Esta “modernidade” tão clamada por alguns e um pouco por todos, não tem só a ver com edifícios, passeios, praças e ruas. Tem sobretudo a ver com as pessoas e a sua capacidade de aceitarem civicamente as mudanças (fruto da natural dinâmica urbana), numa coerência entre o seu discurso e a prática. Não há quem resista ao permanente descontentamento, quase generalizado, dos meus conterrâneos, que muitas vezes não sabem o que querem. Senão reparem: clamavam por uma “biblioteca moderna”, construiu-se-lhes uma; protestavam pela falta de “uma casa de cinema como deve ser”, deu-se-lhes uma, com sala para exposições e tudo; indignavam-se porque não havia um parque de campismo no “paraíso” paisagístico da Foz de Alge, aí está um, mesmo à beira do rio; reclamavam porque não havia uma “piscina decente para os miúdos”, fez-se uma coberta e aquecida; barafustavam porque não havia um “campo de futebol de jeito para a nossa Desportiva”,…aí está um e que poucos concelhos têm, com bancadas cobertas e relvado; amuavam porque não tinham campos de ténis para praticarem “esse desporto diferente”, fizeram-se dois! rua_anos_90Mais exemplos poderia apontar, mas estes chegam e sobram para concluir aos meus conterrâneos o seguinte: Quantos são os que vão habitualmente à biblioteca municipal? Quantos são os que, para alem do cinema, visitam as exposições, aplaudem as conferencias e o teatro na Casa da Cultura? Quantos são os que trocam o “shoping center” na cidade, por um passeio até à Foz de Alge com a família? Quantos são os que assiduamente frequentam a piscina municipal? Quantos são os que contribuem para “encher” as bancadas do Campo de Futebol novo? Quantos têm raquetes de ténis em casa? E já agora, quantos são os que estão preocupados com o destino do nosso “Casulo” de Malhoa?

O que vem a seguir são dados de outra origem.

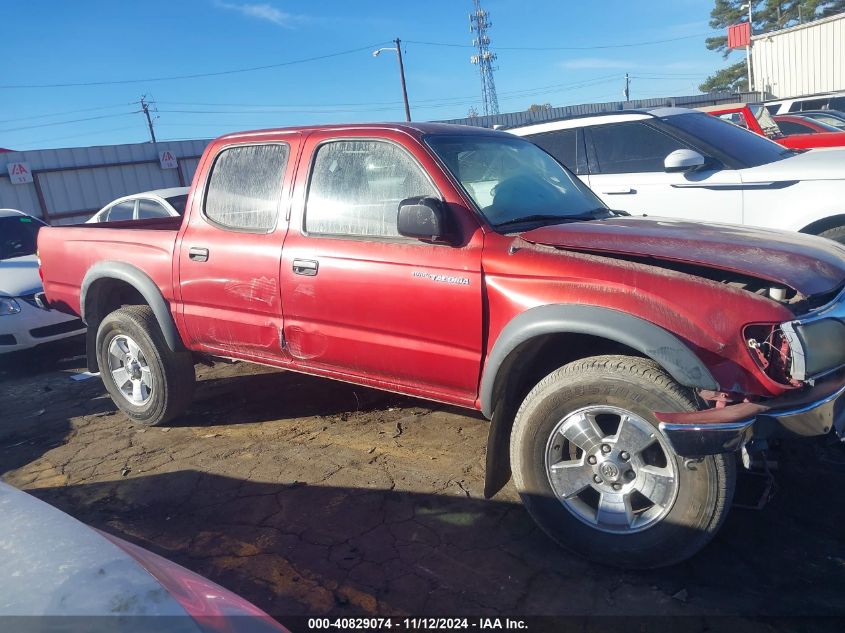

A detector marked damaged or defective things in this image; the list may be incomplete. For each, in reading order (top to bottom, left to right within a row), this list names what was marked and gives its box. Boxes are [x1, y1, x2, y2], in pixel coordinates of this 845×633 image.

damaged hood [520, 216, 844, 298]
damaged front end [656, 286, 844, 454]
cracked pavement [1, 338, 844, 624]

Não há politica cultural, desportiva, recreativa, social e urbanística, que consiga satisfazer aqueles, que continuamente, “choram de barriga cheia”! Muitas vezes fazemos mau uso da liberdade e que a democracia concedeu à nossa cidadania, porque em atitudes simples no nosso dia-a-dia, não hesitamos em cercear a dos outros, não por necessidade…mas por puro egoísmo e comodismo!
A “velha-nova” Rua Dr. Manuel Simões Barreiros, está dentro de uma nova cultura visual e urbanística mas não tem o apoio da parte cívica, que não a deixa ser plenamente funcional. Sonhamos muito, exigimos demasiado, mas individualmente! Porque na prática não conseguimos compartilhar sonhos e ideias uns com os outros. E desta forma, não há terra nenhuma que “vá para a frente”, porque somos uns eternos inconformados e ingratos com aqueles que ao longo do tempo e com muitos sacrifícios, nunca desistiram em tentar transformar os nossos sonhos em realidade!